The 26 to 55 has in the title has a dual meaning. One of those is the morning low and afternoon high temperature for the day. North Alabama has been experiencing a strange weather pattern recently. In fact, our area went from 77 degrees on the afternoon of Wednesday, March 4, to an ice storm the next morning. This meant work was closed on Thursday and Friday before the race. I did have a major webinar that I had to present to NASA IT folks all over the country on Thursday, so it was not as relaxed as it might have been. Still, I got the benefit of some extra rest and better access to carbs leading up to the race. On Friday afternoon, I made a trip to Montevallo University to take my son to an Honor Band event. I made it back by 9:00 and promptly got my things ready and hit the sack. By 3:00 AM Saturday, my mind was starting to go into race mode, so I tried to relax and rest more, with plans to to be on the road by 5:00. During this "can't sleep" time, I thought back to the worship service before the Mercedes Marathon and tried to focus my thoughts on the Creator and Sustainer and pray for those racing, those volunteering and those who would benefit from the proceeds of the event (Developmentally Disabled Persons of North Alabama).
I arrived at the race in time to pick up the packet, which included: a cotton T-shirt, race bib, timing chip, some nice giveaway items from 3M, a drinking glass and a plaque engraved with my name and "Delano Park 12 Hour, March 7, 2015". Below that was a space for a smaller plate that would be filled in after the race with the total number of miles or loops.
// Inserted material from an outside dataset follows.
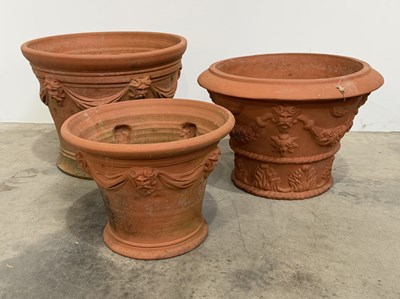 Lot 844 - Three Whichford garlanded pottery garden pots,...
The day started out very cold, we'll call it 26 degrees as the title suggests (but it may have been a little cooler). We were warned that there was ice on several locations on the winding path, and before I knew it, I was running. I started at a comfortable pace and before I knew it I had the distance of a Half Marathon behind me in just over 2 hours. With the long day, I knew I needed to get some fluids and food in me, so I stopped briefly. During this stop, I also did something that I would find myself doing frequently this day: getting the rocks out of my shoes. Then ran through to mile 18. At this point, the temperature had risen, so it was time to go to shorts and a T-shirt. I really took it easy for the next 6 miles, then made a plan to run through to the 50K mark. I hit the marathon distance right at 5 hours and then 50K (31 miles) was completed at 5:59:03.
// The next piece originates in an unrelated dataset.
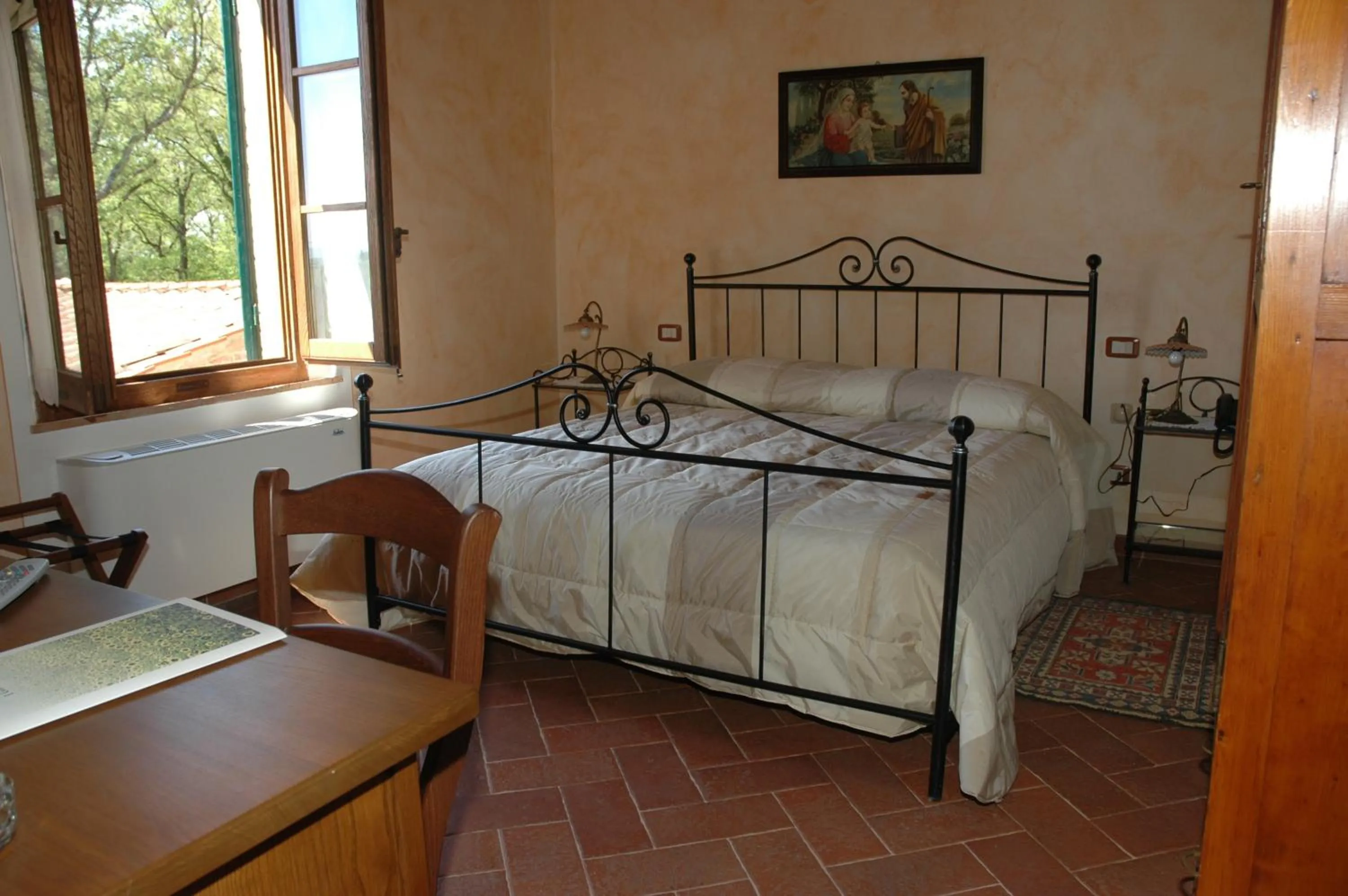 Bed in Piccolo Hotel San Valentino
For a large part of the day, we also had some Sandhill Cranes that are spending the winter at the Wheeler Wildlife Refuge circling above and making a lot of noise. It was a neat thing to see and hear. By noon, all the ice had turned to mud. I stopped to change my socks and then started back walking. At this point and I called my mom to check on her. She was thinking I had done enough running and I assured her that I would not overdo it for the rest of the day. I knew I could stop any time I wanted. I also had a new goal in mind and that was to complete 53 miles, which would be a little bit longer than two full marathons. I also thought to myself that 55 would be a nice round number, but wasn't sure I could do it.
|Cool effect by Gregg Gelmis at Mile 41|
So, now you can see the second meaning in the 26 to 55 title. The furthest I have ever raced, is now 55 MILES, instead of 26. In the end, I don't see ultra racing being something that I will do much. Still, if there is one thing that running has taught me, never say, "Never". I can't really disagree with the people who think I'm crazy. When I tell them that it was a one-mile loop, they really go crazy. I can see their point, but for me running my first ultra, this was the perfect setup. It was so nice to know that I was never more than a mile away from anything I needed.
At this point, 4 days later, I feel tired, but mostly recovered. The losing an hour for the Daylight Savings Time change didn't help, since I still was at church early for a full day of activities. It has been raining A LOT this week, too, which always makes me feel tired.
Many thanks to all who made this race and all my running successes possible! To God be the glory!